In drieslab/Giotto_site_suite: Spatial Single-Cell Transcriptomics Toolbox
Set up Giotto Environment
library(Giotto)
# 1. set working directory
results_folder = 'path/to/result'
# 2. set giotto python path
# set python path to your preferred python version path
# set python path to conda env/bin/ directory if manually installed Giotto python dependencies by conda
# python_path = '/path_to_conda/.conda/envs/giotto/bin/python'
# set python path to NULL if you want to automatically install (only the 1st time) and use the giotto miniconda environment
python_path = NULL
if(is.null(python_path)) {
installGiottoEnvironment()
}
# 3. create giotto instructions
instrs = createGiottoInstructions(save_dir = results_folder,
save_plot = TRUE,
show_plot = FALSE,
python_path = python_path)
Dataset explanation
This is a tutorial for Harmony integration of different single cell RNAseq datasets using two prostate cancer patient datasets.

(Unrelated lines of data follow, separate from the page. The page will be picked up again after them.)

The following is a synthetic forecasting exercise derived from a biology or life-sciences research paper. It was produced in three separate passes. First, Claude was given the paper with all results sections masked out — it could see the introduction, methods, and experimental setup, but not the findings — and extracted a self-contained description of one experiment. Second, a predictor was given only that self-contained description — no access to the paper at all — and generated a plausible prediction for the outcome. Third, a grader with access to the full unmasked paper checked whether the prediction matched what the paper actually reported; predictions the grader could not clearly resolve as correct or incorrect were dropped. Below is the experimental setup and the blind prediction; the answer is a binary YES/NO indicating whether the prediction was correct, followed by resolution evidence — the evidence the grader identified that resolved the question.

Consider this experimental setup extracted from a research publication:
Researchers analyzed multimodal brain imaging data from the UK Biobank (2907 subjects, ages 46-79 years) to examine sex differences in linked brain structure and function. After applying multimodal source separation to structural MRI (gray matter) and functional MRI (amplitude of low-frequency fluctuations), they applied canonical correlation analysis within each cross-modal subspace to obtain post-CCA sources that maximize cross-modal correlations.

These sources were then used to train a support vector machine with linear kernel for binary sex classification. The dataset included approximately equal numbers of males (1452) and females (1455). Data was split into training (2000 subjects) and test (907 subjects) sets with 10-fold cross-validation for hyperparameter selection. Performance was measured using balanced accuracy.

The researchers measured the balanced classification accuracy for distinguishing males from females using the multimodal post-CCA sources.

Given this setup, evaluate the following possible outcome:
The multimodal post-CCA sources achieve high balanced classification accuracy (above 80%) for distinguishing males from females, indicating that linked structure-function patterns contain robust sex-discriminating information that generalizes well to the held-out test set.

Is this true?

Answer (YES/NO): NO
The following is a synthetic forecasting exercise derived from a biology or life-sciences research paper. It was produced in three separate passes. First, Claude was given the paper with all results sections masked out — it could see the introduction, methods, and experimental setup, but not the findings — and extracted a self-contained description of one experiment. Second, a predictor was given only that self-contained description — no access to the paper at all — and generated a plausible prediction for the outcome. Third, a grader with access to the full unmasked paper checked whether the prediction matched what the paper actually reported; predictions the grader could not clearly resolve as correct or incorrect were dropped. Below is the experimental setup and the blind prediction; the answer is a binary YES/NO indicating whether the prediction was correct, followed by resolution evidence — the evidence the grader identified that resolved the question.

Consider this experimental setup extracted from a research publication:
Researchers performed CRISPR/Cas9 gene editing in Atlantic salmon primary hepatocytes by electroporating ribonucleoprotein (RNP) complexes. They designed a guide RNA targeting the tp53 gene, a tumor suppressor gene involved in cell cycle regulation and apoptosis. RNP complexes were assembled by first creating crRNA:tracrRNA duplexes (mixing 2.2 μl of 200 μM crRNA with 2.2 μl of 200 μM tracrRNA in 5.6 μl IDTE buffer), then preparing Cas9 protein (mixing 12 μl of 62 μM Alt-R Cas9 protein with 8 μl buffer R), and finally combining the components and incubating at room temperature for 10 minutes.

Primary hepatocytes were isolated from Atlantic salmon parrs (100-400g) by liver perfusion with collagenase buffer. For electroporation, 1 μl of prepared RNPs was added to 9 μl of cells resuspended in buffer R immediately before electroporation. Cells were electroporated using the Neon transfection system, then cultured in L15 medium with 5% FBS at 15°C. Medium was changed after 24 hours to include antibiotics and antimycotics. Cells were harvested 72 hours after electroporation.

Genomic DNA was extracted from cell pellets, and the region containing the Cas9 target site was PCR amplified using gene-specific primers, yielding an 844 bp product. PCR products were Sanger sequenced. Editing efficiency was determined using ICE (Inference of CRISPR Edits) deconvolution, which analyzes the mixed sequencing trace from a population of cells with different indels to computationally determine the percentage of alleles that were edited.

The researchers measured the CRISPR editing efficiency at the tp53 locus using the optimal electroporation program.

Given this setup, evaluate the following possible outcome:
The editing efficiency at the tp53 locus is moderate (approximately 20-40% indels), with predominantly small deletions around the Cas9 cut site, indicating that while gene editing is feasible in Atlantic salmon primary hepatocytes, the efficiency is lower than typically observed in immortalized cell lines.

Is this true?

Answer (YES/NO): NO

Ma et al. Processed 10X Single Cell RNAseq from two prostate cancer patients. The raw dataset can be found here
Part 1: Create Giotto object from 10X dataset and join
giotto_P1<-createGiottoObject(expression = get10Xmatrix("path/to/P1_result/outs/filtered_feature_bc_matrix",
gene_column_index = 2,
remove_zero_rows = TRUE),
instructions = instrs)
giotto_P2<-createGiottoObject(expression = get10Xmatrix("path/to/P2_result/outs/filtered_feature_bc_matrix",
gene_column_index = 2,
remove_zero_rows = TRUE),
instructions = instrs)
giotto_SC_join = joinGiottoObjects(gobject_list = list(giotto_P1, giotto_P2),
gobject_names = c('P1', 'P2'),
join_method = "z_stack")
Part 2: Process Joined object
giotto_SC_join <- filterGiotto(gobject = giotto_SC_join,
expression_threshold = 1,
feat_det_in_min_cells = 50,
min_det_feats_per_cell = 500,
expression_values = c('raw'),
verbose = T)
## normalize
giotto_SC_join <- normalizeGiotto(gobject = giotto_SC_join,
scalefactor = 6000)
## add gene & cell statistics
giotto_SC_join <- addStatistics(gobject = giotto_SC_join,
expression_values = 'raw')
Part 3: Dimension reduction and clustering
## PCA ##
giotto_SC_join <- calculateHVF(gobject = giotto_SC_join)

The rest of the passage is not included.